Of course, fuzzy searches don't work by magic. Instead, they use several different algorithms to determine the words you meant to search for. The algorithms use different techniques to create a metric that looks for similar words, which then determines the words you meant to use.
These algorithms are called Levenshtein distance, Damerau-Levenshtein distance, and Longest common subsequence (LCS). Let's go over them one by one.
Levenshtein Distance
Levenshtein Distance is one of the first algorithms used by search engines of all types. This algorithm is designed to look at three different metrics, insertion, deletion, and substitution, in order to find the best fit for the potential search terms.
It looks at the smallest possible changes that can be made, assuming that the misspelled word or unknown phrase is something close to a typo or minor grammatical error.
Here are a few examples of each type of metric:
Insertion: The user typed BAT but meant to type BOAT. The search term becomes clear, and the user receives results for boats, not bats.
Deletion: The opposite of insertion, the user typed a longer word than they meant to. For example, they entered COAT but wanted to search for COT. Removing a letter provides them with the results that they want.
Substitution: In this metric, a single letter is swapped out, or substituted, for another one, changing the results to something that the user wants. For example, the user typed in COAT but actually wanted to find the COST of something.
Of course, in order for the Levenshtein Distance to work properly, the searches need to include multiple words. This helps further determine what the keywords were supposed to be.
Damerau-Levenshtein Distance
As the name implies, not only does the Damerau-Levenshtein Distance algorithm include everything that the Levenshtein Distance algorithm does on its own (the insertion, deletion, and substitution metrics), but it also has an additional metric: transposition.

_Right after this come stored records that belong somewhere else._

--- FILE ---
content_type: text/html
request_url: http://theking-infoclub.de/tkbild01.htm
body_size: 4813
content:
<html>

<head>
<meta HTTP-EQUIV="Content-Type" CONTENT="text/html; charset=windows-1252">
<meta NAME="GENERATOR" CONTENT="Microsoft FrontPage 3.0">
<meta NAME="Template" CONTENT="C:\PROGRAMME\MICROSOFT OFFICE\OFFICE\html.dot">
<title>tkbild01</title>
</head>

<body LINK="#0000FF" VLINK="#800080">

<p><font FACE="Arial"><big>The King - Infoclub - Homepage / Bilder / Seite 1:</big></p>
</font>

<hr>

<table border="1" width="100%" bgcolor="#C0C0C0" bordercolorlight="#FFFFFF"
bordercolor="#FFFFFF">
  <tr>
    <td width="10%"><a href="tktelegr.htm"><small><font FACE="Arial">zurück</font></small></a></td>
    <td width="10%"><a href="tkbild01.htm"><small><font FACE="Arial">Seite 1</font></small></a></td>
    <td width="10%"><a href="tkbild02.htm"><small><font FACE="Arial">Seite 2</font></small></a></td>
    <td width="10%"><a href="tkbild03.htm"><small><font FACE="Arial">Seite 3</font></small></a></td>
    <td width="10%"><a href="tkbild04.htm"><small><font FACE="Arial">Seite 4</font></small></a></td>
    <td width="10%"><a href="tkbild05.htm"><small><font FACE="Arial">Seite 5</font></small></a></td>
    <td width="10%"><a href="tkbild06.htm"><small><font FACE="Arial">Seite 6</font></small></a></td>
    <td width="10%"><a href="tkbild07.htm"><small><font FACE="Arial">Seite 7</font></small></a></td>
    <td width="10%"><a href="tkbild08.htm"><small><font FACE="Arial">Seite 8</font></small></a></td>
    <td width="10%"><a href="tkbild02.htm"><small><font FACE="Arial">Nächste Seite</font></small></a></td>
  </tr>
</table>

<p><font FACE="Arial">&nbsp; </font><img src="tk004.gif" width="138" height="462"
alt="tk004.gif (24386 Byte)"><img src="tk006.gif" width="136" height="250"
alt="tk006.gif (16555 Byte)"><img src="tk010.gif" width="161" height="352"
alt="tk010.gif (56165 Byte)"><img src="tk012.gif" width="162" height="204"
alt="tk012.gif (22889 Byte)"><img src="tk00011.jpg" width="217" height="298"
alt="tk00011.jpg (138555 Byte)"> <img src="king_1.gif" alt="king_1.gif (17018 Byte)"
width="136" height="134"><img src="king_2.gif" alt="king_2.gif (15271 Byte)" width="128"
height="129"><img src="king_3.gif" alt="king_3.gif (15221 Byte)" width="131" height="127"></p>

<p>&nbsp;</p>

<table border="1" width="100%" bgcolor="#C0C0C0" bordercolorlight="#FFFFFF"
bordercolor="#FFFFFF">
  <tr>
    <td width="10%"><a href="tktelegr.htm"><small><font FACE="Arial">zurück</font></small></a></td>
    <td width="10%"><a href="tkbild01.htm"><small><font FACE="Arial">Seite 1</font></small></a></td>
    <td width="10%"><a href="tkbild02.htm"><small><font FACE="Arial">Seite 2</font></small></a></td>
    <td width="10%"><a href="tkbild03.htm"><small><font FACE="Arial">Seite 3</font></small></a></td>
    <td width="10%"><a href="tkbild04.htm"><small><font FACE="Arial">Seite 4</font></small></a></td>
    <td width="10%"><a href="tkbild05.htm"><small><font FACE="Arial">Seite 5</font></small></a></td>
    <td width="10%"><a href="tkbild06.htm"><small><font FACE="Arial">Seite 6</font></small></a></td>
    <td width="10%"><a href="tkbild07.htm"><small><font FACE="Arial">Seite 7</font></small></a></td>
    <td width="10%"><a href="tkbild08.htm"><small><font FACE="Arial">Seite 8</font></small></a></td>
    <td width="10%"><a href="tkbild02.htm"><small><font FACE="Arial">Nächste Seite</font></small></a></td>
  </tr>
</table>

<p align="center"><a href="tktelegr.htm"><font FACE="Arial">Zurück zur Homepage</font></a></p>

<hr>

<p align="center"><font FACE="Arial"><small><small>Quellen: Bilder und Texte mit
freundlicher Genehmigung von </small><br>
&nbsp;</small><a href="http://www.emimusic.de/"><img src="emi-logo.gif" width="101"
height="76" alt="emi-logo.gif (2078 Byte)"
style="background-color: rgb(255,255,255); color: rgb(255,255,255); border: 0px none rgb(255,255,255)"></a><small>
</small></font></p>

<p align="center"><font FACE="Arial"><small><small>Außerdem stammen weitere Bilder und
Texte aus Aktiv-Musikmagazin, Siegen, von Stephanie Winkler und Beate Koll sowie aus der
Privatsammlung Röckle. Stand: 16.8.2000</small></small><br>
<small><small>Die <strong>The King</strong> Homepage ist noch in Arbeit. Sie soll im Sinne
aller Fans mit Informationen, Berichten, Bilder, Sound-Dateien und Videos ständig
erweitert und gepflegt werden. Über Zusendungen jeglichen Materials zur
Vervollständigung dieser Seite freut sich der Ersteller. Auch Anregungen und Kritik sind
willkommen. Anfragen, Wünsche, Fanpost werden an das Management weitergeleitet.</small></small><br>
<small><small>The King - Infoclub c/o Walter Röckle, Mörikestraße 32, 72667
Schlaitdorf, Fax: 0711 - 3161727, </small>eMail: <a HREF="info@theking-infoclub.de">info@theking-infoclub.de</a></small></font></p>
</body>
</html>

This algorithm also assumes that searchers tend to switch up letters in a word accidentally.
Here's a good example:
- Transposition: The user switched around a few letters, entering CAOT instead of COAT. The algorithm determined that the center letters were transposed and changed them into the correct term.
As with the Levenshtein Distance algorithm, the Damerau-Levenshtein Distance algorithm works best when a keyword string is entered. However, since it can fix words with transposed letters, it also performs well with a single keyword search term.
Longest Common Subsequence (LCS)
The Longest Common Subsequence algorithm works similarly to the Levenshtein Distance algorithm. It looks at the entered words to see what can be inserted or deleted to determine the preferred keyword search terms.
However, unlike the Levenshtein Distance algorithm, which looks for the least number of changes that need to be made, the Longest Common Subsequence algorithm lives up to its name and looks for the longest subsequence or highest number of changes required to determine the search term.
For example, the LCS algorithm would make the following change:
- Looking For Common Strings: The user enters ABCD into the search engine. While looking for the common strings, the LCS algorithm finds a string that consists of the same three letters, turning the search term into ACBAD, an acronym. The two three-lettered strings are ABC and ACB.
Again, using a string of words would make the search parameters more accurate, allowing the Longest Common Subsequence algorithm to best do its job.